Home / Publications / Algérie | Promotion de l'investissement : réforme...

Algérie | Promotion de l'investissement : réforme en perspective | Flash info Afrique

14/10/2015

La réforme de l'environnement légal des investissements en Algérie serait imminente après l'adoption d'un nouveau projet de loi par le Conseil des ministres.

Ce flash a donc pour objet de présenter les principales modifications qui devraient être apportées au dispositif légal existant, à savoir l'ordonnance n°01-03 du 20 août 2001 telle que modifiée et complétée, relative à l'investissement (ci-après l'"Ordonnance 01-03") par le nouveau texte relatif à la promotion de l'investissement (ci-après l'"Avant-Projet").

Afin d'étayer nos propos, nous nous appuyons d'une part, sur l'exposé des motifs de l'Avant-Projet et d'autre part, sur le communiqué du Conseil des ministres1 qui donnent une indication des grands axes de la réforme.

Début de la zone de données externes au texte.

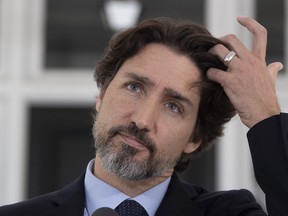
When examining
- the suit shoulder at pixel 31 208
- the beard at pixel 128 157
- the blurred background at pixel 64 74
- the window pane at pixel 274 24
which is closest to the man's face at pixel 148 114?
the beard at pixel 128 157

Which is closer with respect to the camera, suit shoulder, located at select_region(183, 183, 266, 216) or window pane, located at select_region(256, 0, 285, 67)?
suit shoulder, located at select_region(183, 183, 266, 216)

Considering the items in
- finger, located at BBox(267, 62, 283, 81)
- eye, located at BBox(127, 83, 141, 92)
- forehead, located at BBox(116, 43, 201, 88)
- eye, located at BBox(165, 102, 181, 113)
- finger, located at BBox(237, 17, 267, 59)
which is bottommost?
eye, located at BBox(165, 102, 181, 113)

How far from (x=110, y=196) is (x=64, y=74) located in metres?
2.97

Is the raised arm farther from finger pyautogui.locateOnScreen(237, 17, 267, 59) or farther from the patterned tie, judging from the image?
the patterned tie

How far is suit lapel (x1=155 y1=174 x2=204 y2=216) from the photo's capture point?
2348mm

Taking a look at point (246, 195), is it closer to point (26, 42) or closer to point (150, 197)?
point (150, 197)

Les informations données ne sont bien évidemment pas définitives. Elles devront en effet être revues ou complétées, notamment à la lumière du texte final, lorsque celui-ci sera publié.

I. Redéfinition de la notion d'investissement

L'Avant-Projet de loi opère une redéfinition de la notion d'investissement qui devrait exclure du champ d'application du nouveau dispositif :

  • les "investissements réalisés dans le cadre de l'attribution de concession et/ou de licence";
  • "les acquisitions d'actifs entrant dans le cadre (...) de restructuration" ainsi que "les reprises d'activités dans le cadre d'une privatisation partielle ou totale".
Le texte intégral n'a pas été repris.